UN Secretary-General Antonio Guterres has condemned Friday’s two separate terrorist attacks in Pakistan.
“We very much condemn the terrorist attacks that took place in Pakistan, killing more than 50 people. The people responsible need to be held to account,” said StephaneDujarric, spokesman for the UN chief, when asked for Guterres’ reaction to the attacks.
The fact that these killings took place during religious ceremonies makes them even more heinous. It is even more horrific to target people as they go about a peaceful religious ceremony, said the spokesman.
An explosion that hit a religious gathering in Mastung district of Pakistan’s southwest Balochistan province on Friday left 50 people dead and at least 50 others injured, Pakistani police and health officials said.
The explosion, believed to be a suicide attack, occurred near a mosque when people were gathering to celebrate Eid-e-Milad-un-Nabi, the birthday of Islam’s Prophet Muhammad.
In a separate attack on Friday, five people were killed and 10 others injured when a suicide explosion took place inside a mosque in the northwestern province of Khyber Pakhtunkhwa.
AP reports, the death toll from a bombing in southwestern Pakistan as people celebrated the Prophet Muhammad’s birthday rose to 54 after two critically wounded patients died in hospitals overnight, officials said Saturday.
A suspected suicide bomber or bombers blew themselves up Friday among a crowd in the Mastung district. It was one of the deadliest attacks targeting civilians in Pakistan in months. Nearly 70 people were wounded, including five who remain in very critical condition, authorities said.
No one has claimed responsibility for the attack in Mastung, a district of Baluchistan province. But suspicion is likely to fall on the Islamic State group’s regional affiliate, which has claimed previous deadly bombings around Pakistan.
IS carried out an attack days earlier in the same area after one of its commanders was killed there. Also Friday, a blast ripped through a mosque located on the premises of a police station in Hangu, a district in the northwestern Khyber Pakhtunkhwa province, killing at least five people and wounding seven.
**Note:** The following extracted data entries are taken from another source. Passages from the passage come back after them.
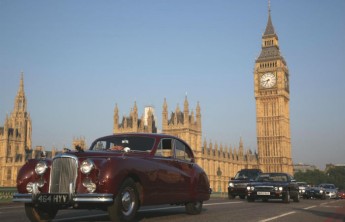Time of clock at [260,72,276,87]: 6:42
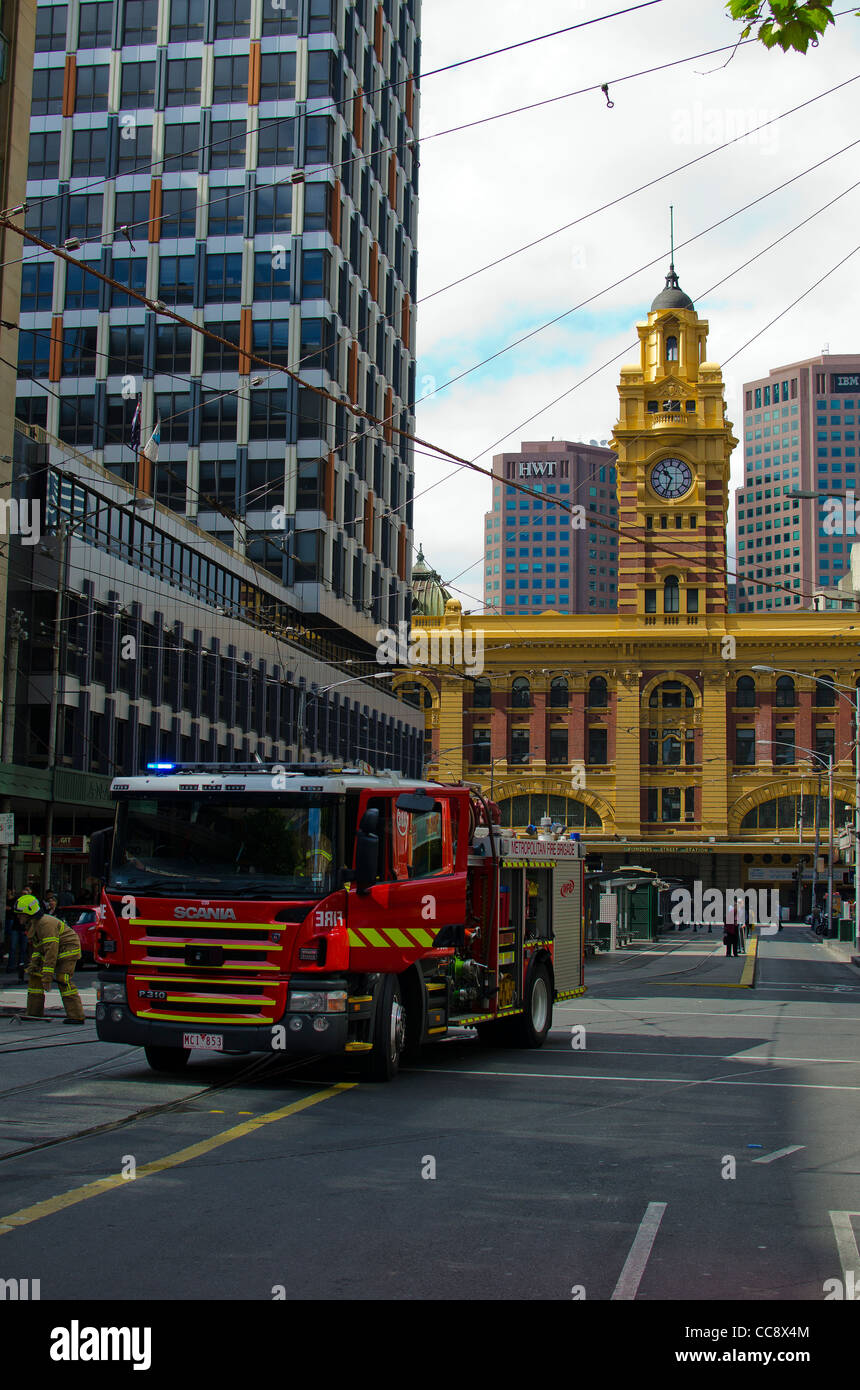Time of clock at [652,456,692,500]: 10:33
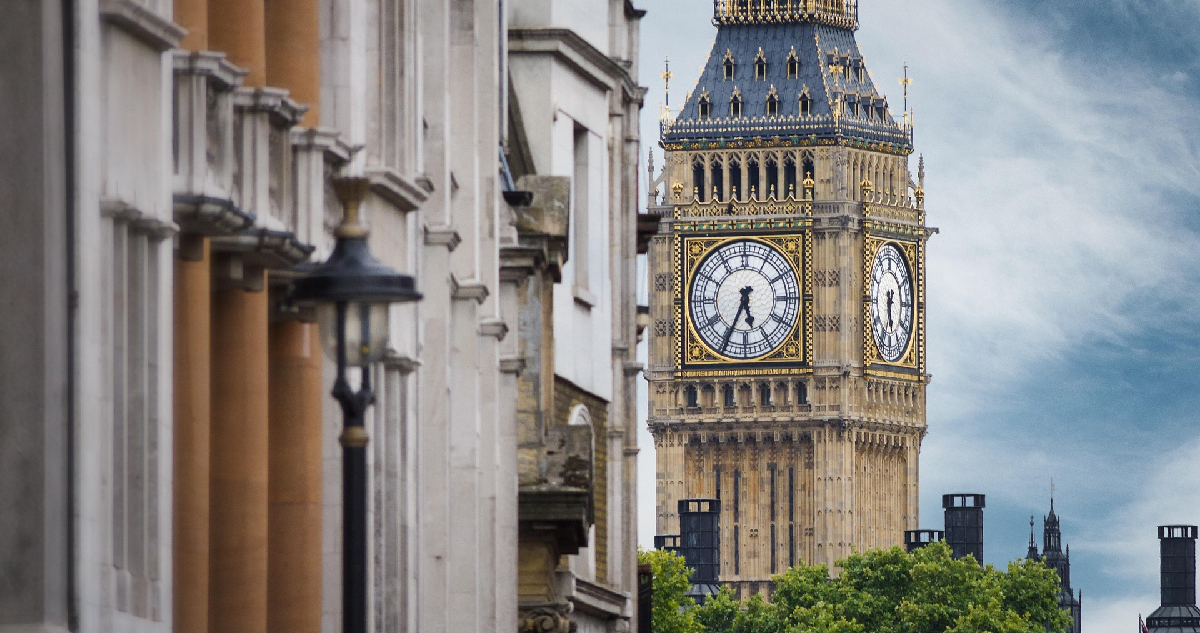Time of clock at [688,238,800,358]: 5:34
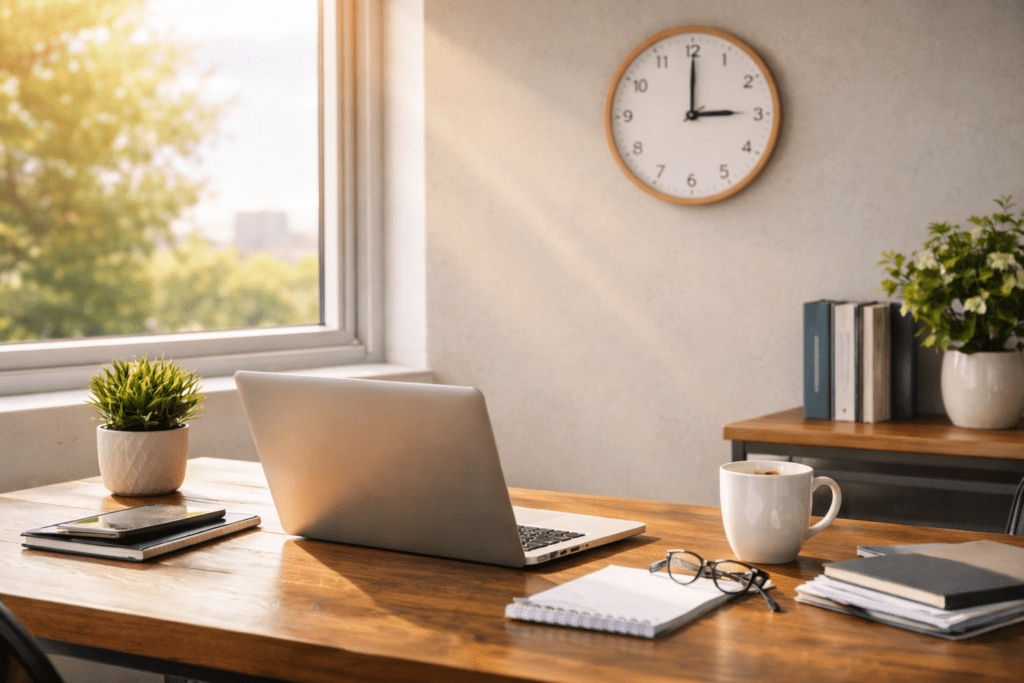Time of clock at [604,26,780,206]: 3:00
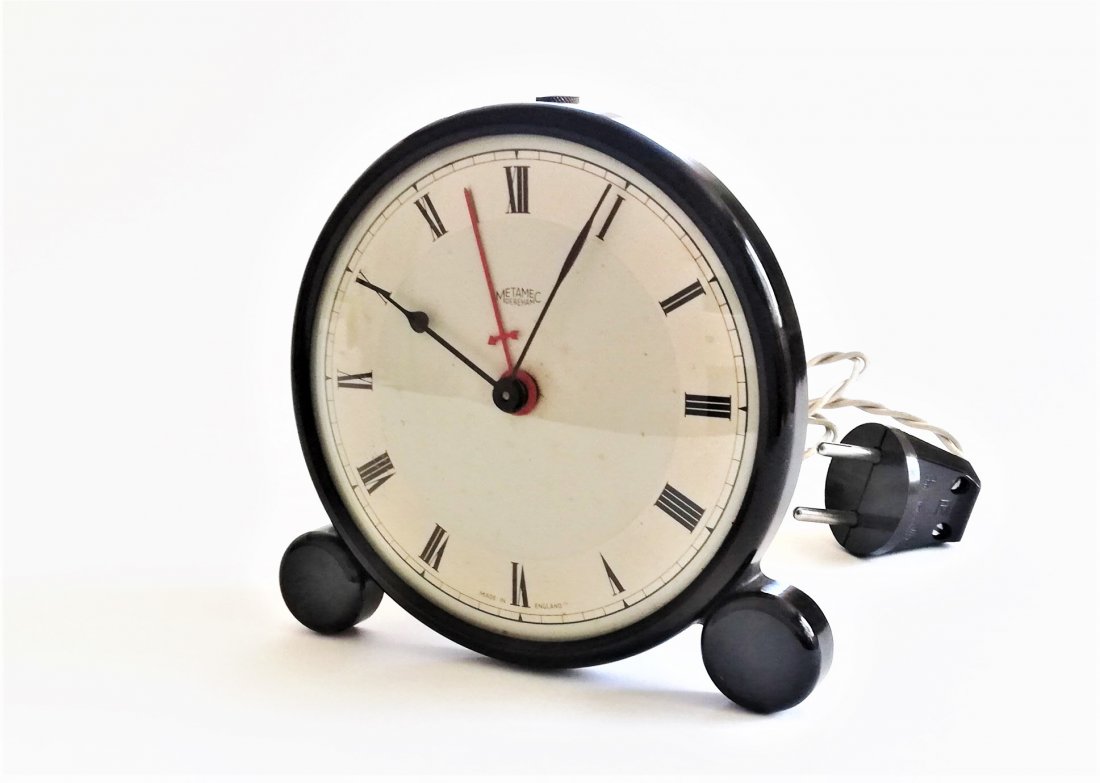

Officials said two suicide bombers approached the police station mosque. Guards shot and killed one, but the other managed to reach the mosque and set off explosives. The mud-brick building collapsed with about 40 people inside, officials said.
No arrests have been made in connection with Friday’s bombing in Mastung, according to Jawed Lehri, the police chief for the area. It happened in an open area near a mosque where some 500 faithful were gathered after Friday prayers for a procession to celebrate the birth of the prophet, an observance known as Milad-un-Nabi.
Most of the dead were buried in local graveyards and the remains of others were sent to hometowns, Lehri said. Body parts recovered from the site of bombing are undergoing DNA testing to determine if they belonged to the suspected perpetrator or perpetrators, he said.